BEGIN DATASET EXCERPT

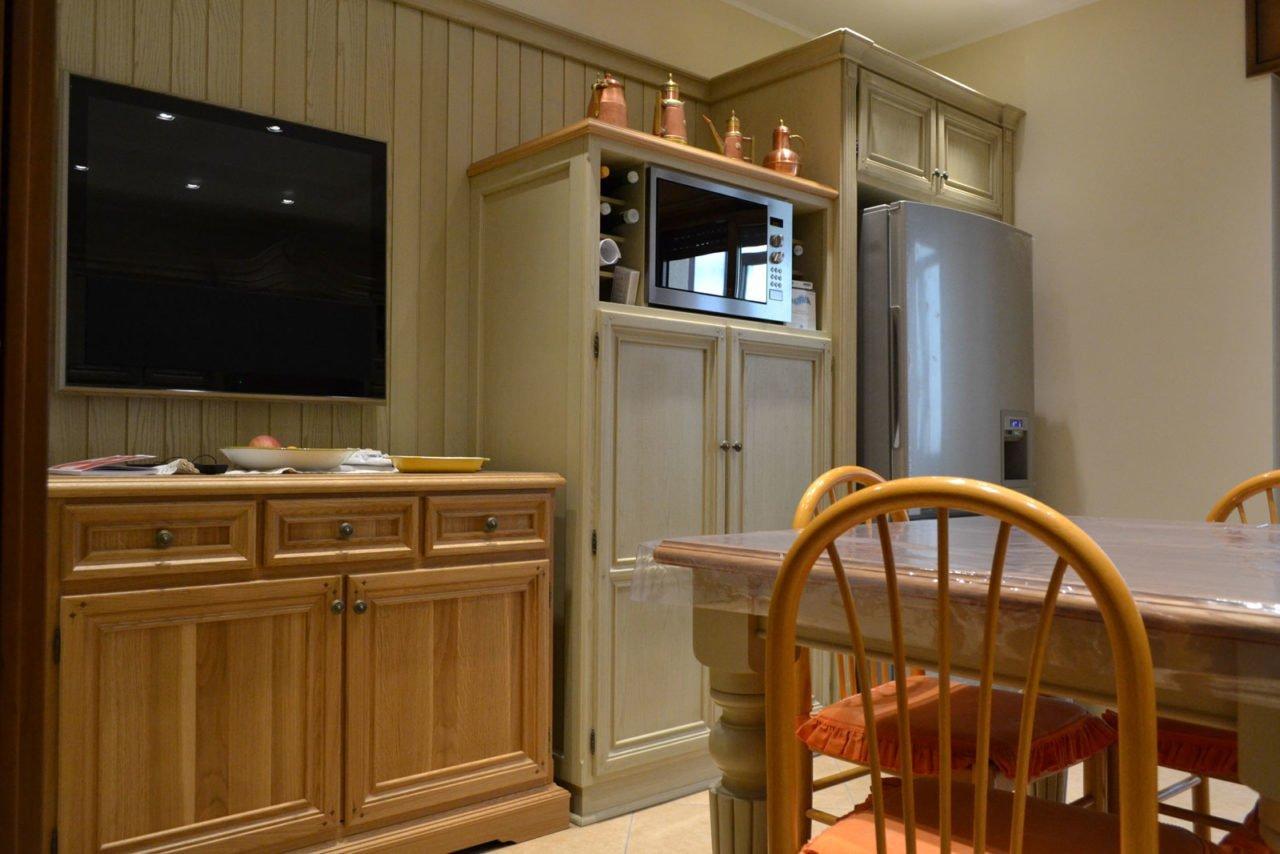 Cucina Ciliegio E Panna cucina in legno massello di frassino | arecodesign napoli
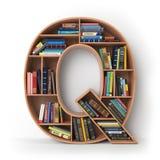 Letra Q Alfabeto sob a forma das prateleiras com os livros isolados sobre Imagens de Stock Royalty Free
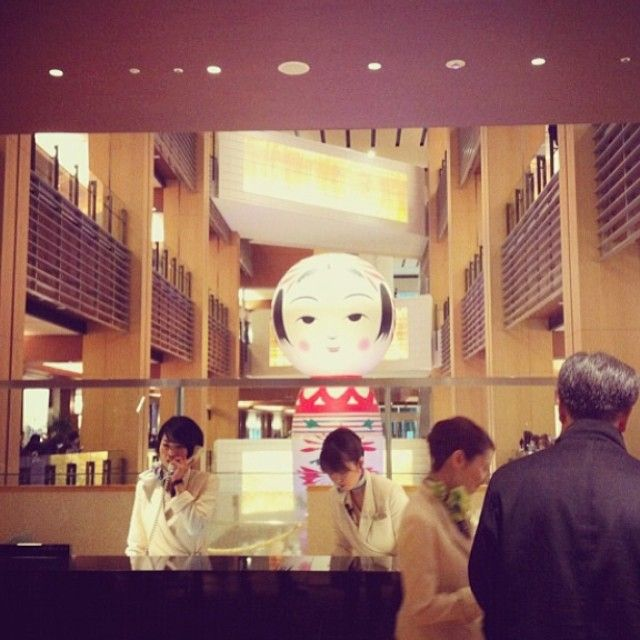 "@zuizyano's photo: ""懐かしい写真。受付越しの花子。今年のアートナイトはお客さんとして参加できるかなぁ。"""
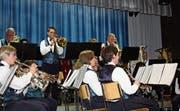 Konzentriert und taktgenau erfreuen die Musikanten der Musikgesellschaft Nesslau-Neu St. Johann ihr Publikum. (Bild: Stefan Füeg)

END DATASET EXCERPT

Please set down each line of the data above exactly as written, without the pictures.

 Cucina Ciliegio E Panna cucina in legno massello di frassino | arecodesign napoli
 Letra Q Alfabeto sob a forma das prateleiras com os livros isolados sobre Imagens de Stock Royalty Free
 "@zuizyano's photo: ""懐かしい写真。受付越しの花子。今年のアートナイトはお客さんとして参加できるかなぁ。"""
 Konzentriert und taktgenau erfreuen die Musikanten der Musikgesellschaft Nesslau-Neu St. Johann ihr Publikum. (Bild: Stefan Füeg)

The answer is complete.